- _Required tasks_
(a) List every distinct word or phrase that the guide to conditional choice probability estimators sets off in single quotation marks.
(b) Return the passage of the guide to conditional choice probability estimators starting at "To demonstrate how" and ending at "replace the engines.", copied word for word.

- _Source document_
# Conditional Choice Probabilitiy Estimators in 4 Easy Steps!

## Author: Eric Schulman

The following guide demonstrates how to use a conditional choice probability estimators in Python. It was written in part as a homework for the University of Texas second year course in industrial organization. These estimators have become the normal way to think about how various factors influence decisions that depend on the future in industrial organization and related fields.

To demonstrate how to use an implement a CCP estimator, we recover parameters for the cost function in Rust 1987. Rust's paper considers the decision of a bus manager. The bus manager had to decide whether or not to replace a bus engine for his fleet of buses in Madison Wisconsion. This is a very simple 'yes' or 'no' decision. However 'yes' or 'no' depend on the future. The goal is to recover parameters that tell us the importance of mileage when the bus manager decides to replace the engines. 

This decision problem is really general. You can think of it as a 'tree cutting' problem. Agents do not only think about the present when making this decision. In order to think about the future, you must consider a Bellman equation that contains the expected value of 'yes' and 'no'. This function is called the value funciton. Rust's approach involved calculating a value function explicitly. He alternated between picking paramters using MLE and then estimating parameters in the value function.

- _Material supplied_
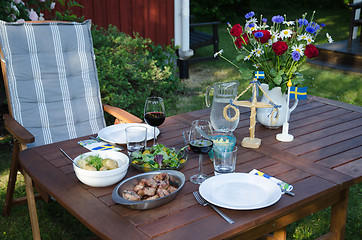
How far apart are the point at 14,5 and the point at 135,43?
51.3 inches

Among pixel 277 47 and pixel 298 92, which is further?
pixel 298 92

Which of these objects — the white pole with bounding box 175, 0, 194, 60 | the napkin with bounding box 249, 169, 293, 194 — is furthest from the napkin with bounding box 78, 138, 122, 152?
the white pole with bounding box 175, 0, 194, 60

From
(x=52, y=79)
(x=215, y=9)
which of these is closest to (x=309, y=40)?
(x=52, y=79)

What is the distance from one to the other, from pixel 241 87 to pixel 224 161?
4.10m

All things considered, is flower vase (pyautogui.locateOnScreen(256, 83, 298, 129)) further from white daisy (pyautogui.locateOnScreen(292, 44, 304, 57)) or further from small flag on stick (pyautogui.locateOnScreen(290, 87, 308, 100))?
white daisy (pyautogui.locateOnScreen(292, 44, 304, 57))

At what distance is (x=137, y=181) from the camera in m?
1.58

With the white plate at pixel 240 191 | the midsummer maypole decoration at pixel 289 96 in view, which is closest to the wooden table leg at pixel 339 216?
the midsummer maypole decoration at pixel 289 96

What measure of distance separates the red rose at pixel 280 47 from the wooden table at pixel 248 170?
44cm

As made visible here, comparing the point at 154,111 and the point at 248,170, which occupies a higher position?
the point at 154,111

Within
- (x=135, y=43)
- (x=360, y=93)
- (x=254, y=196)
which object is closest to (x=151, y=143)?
(x=254, y=196)

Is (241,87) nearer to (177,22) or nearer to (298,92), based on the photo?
(177,22)

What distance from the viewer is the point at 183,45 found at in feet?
19.5

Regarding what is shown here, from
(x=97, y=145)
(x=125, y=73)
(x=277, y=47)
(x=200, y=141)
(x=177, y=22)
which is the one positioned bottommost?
(x=125, y=73)

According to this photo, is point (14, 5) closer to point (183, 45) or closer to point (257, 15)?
point (183, 45)
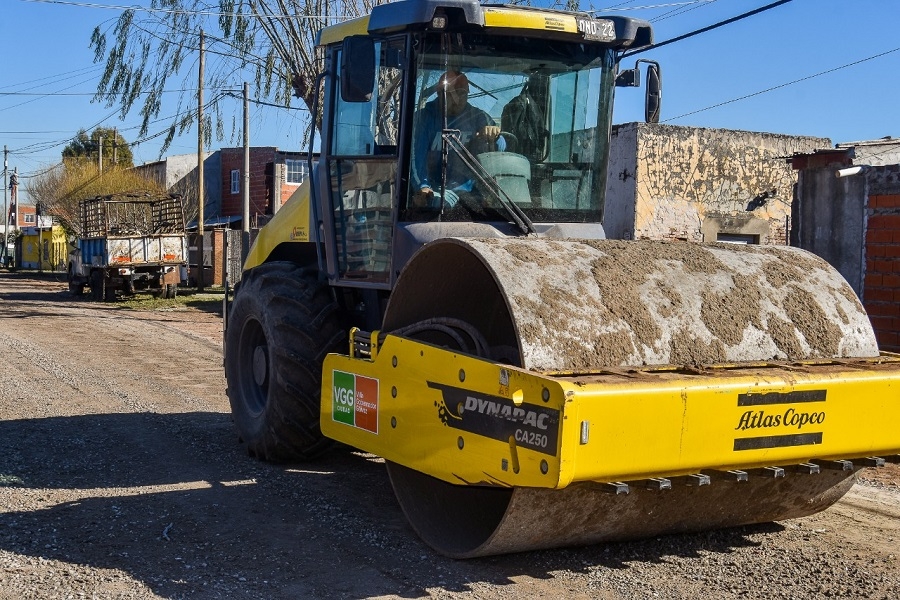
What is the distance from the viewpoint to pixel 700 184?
856 inches

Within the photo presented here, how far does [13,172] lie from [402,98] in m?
86.6

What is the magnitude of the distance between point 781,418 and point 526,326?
1.17m

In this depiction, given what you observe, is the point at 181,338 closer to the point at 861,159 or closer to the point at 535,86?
the point at 861,159

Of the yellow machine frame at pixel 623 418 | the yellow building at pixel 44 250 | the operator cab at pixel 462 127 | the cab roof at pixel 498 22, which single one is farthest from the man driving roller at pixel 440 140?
the yellow building at pixel 44 250

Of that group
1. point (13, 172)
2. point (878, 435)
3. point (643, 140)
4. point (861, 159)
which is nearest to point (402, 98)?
point (878, 435)

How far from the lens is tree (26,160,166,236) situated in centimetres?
4800

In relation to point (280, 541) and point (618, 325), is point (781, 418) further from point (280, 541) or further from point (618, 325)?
point (280, 541)

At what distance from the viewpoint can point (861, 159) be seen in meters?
14.1

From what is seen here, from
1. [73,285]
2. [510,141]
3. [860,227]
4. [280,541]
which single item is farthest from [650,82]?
[73,285]

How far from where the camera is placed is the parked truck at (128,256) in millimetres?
27219

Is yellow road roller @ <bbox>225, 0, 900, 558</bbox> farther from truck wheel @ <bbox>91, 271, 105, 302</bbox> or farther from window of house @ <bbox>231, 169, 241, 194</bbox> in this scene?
window of house @ <bbox>231, 169, 241, 194</bbox>

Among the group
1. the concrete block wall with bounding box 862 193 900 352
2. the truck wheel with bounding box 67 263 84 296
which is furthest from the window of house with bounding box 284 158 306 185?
the concrete block wall with bounding box 862 193 900 352

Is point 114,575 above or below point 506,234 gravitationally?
below

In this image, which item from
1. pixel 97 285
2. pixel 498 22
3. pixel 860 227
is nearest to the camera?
pixel 498 22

- _Responses per task_
(a)
- yes
- no
- tree cutting

(b)
To demonstrate how to use an implement a CCP estimator, we recover parameters for the cost function in Rust 1987. Rust's paper considers the decision of a bus manager. The bus manager had to decide whether or not to replace a bus engine for his fleet of buses in Madison Wisconsion. This is a very simple 'yes' or 'no' decision. However 'yes' or 'no' depend on the future. The goal is to recover parameters that tell us the importance of mileage when the bus manager decides to replace the engines.